README for DiaColloDB

ABSTRACT
   DiaColloDB - diachronic collocation database

REQUIREMENTS
 Perl Modules
   The following non-core perl modules are required, and should be
   available from CPAN <http://www.cpan.org>.

   DDC::Concordance (formerly ddc-perl)
       Perl module for DDC client connections. Available from CPAN, or via
       SVN from
       <https://svn.code.sf.net/p/ddc-concordance/code/ddc-perl/trunk>

   DDC::XS (formerly ddc-perl-xs)
       XS wrappers for DDC query parsing. Available from CPAN, or via SVN
       from
       <https://svn.code.sf.net/p/ddc-concordance/code/ddc-perl-xs/trunk>

   File::Map
   File::Temp
   JSON
   IPC::Run
   Log::Log4perl
   LWP::UserAgent
       For querying external servers via DiaColloDB::Client::http.

   PDL (optional)

       Perl Data Language for fast fixed-size numeric data structures, used
       by the TDF (term-document frequency matrix) relation type.
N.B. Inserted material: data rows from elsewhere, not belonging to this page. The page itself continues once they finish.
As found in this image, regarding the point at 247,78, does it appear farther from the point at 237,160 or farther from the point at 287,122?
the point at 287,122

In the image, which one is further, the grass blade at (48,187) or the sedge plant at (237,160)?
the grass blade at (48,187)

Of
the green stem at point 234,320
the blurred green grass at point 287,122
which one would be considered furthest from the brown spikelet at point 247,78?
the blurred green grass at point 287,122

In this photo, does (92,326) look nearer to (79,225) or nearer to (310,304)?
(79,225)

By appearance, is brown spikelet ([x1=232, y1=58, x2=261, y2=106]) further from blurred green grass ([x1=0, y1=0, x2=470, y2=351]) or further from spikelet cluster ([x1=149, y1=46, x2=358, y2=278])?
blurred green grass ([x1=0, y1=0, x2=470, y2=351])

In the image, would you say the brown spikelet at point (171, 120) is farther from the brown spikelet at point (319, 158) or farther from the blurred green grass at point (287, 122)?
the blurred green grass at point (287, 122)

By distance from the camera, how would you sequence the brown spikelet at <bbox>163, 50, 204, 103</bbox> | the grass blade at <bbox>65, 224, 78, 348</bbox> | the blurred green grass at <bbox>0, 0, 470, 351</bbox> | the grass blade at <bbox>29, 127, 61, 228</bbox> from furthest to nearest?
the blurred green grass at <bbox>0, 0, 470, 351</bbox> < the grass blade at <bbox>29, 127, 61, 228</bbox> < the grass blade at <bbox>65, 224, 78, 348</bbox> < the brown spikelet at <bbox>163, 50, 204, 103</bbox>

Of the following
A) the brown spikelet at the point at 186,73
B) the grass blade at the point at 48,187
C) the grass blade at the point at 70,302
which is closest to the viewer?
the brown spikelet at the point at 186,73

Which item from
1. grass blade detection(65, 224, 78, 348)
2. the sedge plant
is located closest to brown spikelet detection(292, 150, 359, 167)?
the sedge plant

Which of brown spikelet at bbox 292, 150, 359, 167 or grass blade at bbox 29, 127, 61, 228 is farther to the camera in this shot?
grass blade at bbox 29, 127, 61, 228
It should
       still be possible to build, install, and run the DiaColloDB
       distribution on a system without PDL installed, but use of the the
       TDF (term x document) matrix relation type will be disabled.

   PDL::CCS
       (optional)

       PDL module for sparse index-encoded matrices, used by the TDF
       (term-document frequency matrix) relation type. See the caveats
       under PDL.

   Tie::File::Indexed
       For handling large (temporary) arrays during index creation.

   XML::LibXML
       (optional)

       Required for index compilation from TCF or TEI corpus sources.

 Additional Requirements
   In order to make use of this module, you will also need either a corpus
   to index or an existing index to query. See "SUBCLASSES" in
   DiaColloDB::Document for a list of supported corpus input formats.

DESCRIPTION
   The DiaColloDB package provides a set of object-oriented Perl modules
   and a command-line utility suite for constructing and querying native
   diachronic collocation indices with optional inclusion of a DDC server
   back-end for fine-grained queries.

INSTALLATION
   Issue the following commands to the shell:

    bash$ cd DiaColloDB-0.01 # (or wherever you unpacked this distribution)
    bash$ perl Makefile.PL   # check requirements, etc.
    bash$ make               # build the module
    bash$ make test          # (optional): test module before installing
    bash$ make install       # install the module on your system

   See perlmodinstall for details.

USAGE
   Assuming you have a raw text corpus you'd like to access via this
   module, the following steps will be required:

 Corpus Annotation and Conversion
   Your corpus must be tokenized and annotated with whatever word-level
   attributes and/or document-level metadata you wish to be able to query;
   in particular document date is required. See "SUBCLASSES" in
   DiaColloDB::Document for a list of currently supported corpus formats.

 DiaCollo Index Creation
   You will need to compile a DiaColloDB index for your corpus. This can be
   accomplished using the dcdb-create.perl(1) script from this
   distribution.

 Command-Line Queries
   Once you have compiled a local index, you can query it from the
   command-line using the dcdb-query.perl(1) script from this distribution.

 (Optional) WWW Wrappers
   If you want online visualization of a local index, consider installing
   the DiaColloDB::WWW distribution (available on CPAN) and following the
   instructions in its README.txt file.

SEE ALSO
   *   The DiaColloDB module documentation describes the API of the
       underlying perl module; when in doubt, look here.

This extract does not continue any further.